In his first full collection of poems and flash fiction, Thomas McColl demonstrates the truth of Seamus Heaney’s remark that poets are distinguished by their ability to “notice things.” These fifty-six pieces are notable for their acute observation and unconventional treatment of a variety of topics.
In the poem “I”, a rule of grammar, arguably, symbolises the instability of personal identity; with e.e.cummings as a precursor perhaps, the narrating personal pronoun reveals that he is threatened with demotion to lower case for the crime of considering himself the most important person in the world. In ludic verse, he wonders when his sentence will begin but then realises that it had already begun “in the previous sentence”. Consoled by the promise of an exclamation mark for good behaviour while incarcerated, the narrator reflects,
An i followed by an exclamation mark
is almost a capital i, just once removed [,]
before announcing his intention to demand the compensation of an exclamation mark. Not only that, he requires the restoration of capitalisation once his application to be the most important person in the world is approved. Such restitution would clear his name,
so everyone can see
the gods at last are pleased with me.
This closing couplet hammers home the narrator’s self-righteousness all the more effectively for being the second of only two rhymed lines in this otherwise unrhymed poem.
In “Pervert”, the narrator’s identity is hijacked by his new neighbours’ campaign of intimidation. That abuse is so relentless that, shades of Stockholm syndrome, he begins to side with his tormenters and to doubt his own innocence. His unemotional recitation of incidents is at odds with the barbarity of his treatment: phlegm and used condoms delivered through his letter box; being threatened, shunned and regarded “with contempt and disgust”; having the word “PERVERT” daubed on his front door – a mark of Cain, emblazoning his disgrace for all to see. Even the council seemingly conspires against him, exceptionally permitting villagers to play loud music at night so that sleeplessness may intensify his waking nightmare. Rather than resisting this onslaught, the narrator is persuaded that he deserves to be punished. The concluding stanza delivers the punchline:
And now it’s me
who’s beginning to see
it as some kind of sign.
Xenophobia in small communities is an uncomfortable truth explored in this vers libre with occasional rhymes. The pattern of the four-line first stanza deftly complements its sense, with a one-word third line sandwiched, or left hanging, much like clothes left hanging on a washing line, between two much longer lines.

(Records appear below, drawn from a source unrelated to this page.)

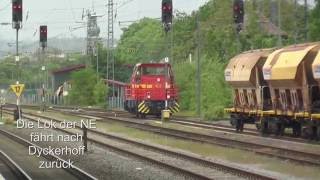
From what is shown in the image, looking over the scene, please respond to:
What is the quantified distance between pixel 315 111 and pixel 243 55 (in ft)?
29.6

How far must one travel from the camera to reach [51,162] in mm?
20562

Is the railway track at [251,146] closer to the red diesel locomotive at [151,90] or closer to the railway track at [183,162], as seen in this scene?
the railway track at [183,162]

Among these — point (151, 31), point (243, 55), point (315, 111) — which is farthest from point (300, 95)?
point (151, 31)

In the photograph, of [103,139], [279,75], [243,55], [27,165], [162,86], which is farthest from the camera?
[162,86]

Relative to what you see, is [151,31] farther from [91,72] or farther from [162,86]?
[162,86]

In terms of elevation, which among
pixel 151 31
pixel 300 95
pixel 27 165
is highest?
pixel 151 31

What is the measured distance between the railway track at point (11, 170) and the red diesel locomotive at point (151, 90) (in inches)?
1028

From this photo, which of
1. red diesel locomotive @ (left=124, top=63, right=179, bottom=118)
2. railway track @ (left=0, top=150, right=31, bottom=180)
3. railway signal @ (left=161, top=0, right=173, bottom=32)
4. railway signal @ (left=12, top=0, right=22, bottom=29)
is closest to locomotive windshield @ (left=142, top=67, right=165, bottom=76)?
red diesel locomotive @ (left=124, top=63, right=179, bottom=118)

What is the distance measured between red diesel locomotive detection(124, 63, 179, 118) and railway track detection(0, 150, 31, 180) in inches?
1028

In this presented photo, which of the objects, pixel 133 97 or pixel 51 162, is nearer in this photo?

In other pieces, McColl turns humorous attention towards contrasting attitudes towards the passage of time, such as when dreaded as a deadline by a hard-pressed office worker, or suffered as a theft by a flat owner and enjoyed as a holiday destination in a time-travelling future. He also takes a swipe at the absurdities of bureaucratic overkill in a scenario where pedestrians are compelled to wear number plates. In a flash fiction demonstrating the slipperiness of definitions, he highlights the difficulty of establishing a moral centre of gravity, reckoning that competing ideologies are defined and underpinned by their very opposition; in these terms, each would lose its rationale should the other cease to exist. There is much to savour in this collection as the poet satirises individuals and attitudes in a mosaic of writing composed in McColl’s often quirky and always inimitable style.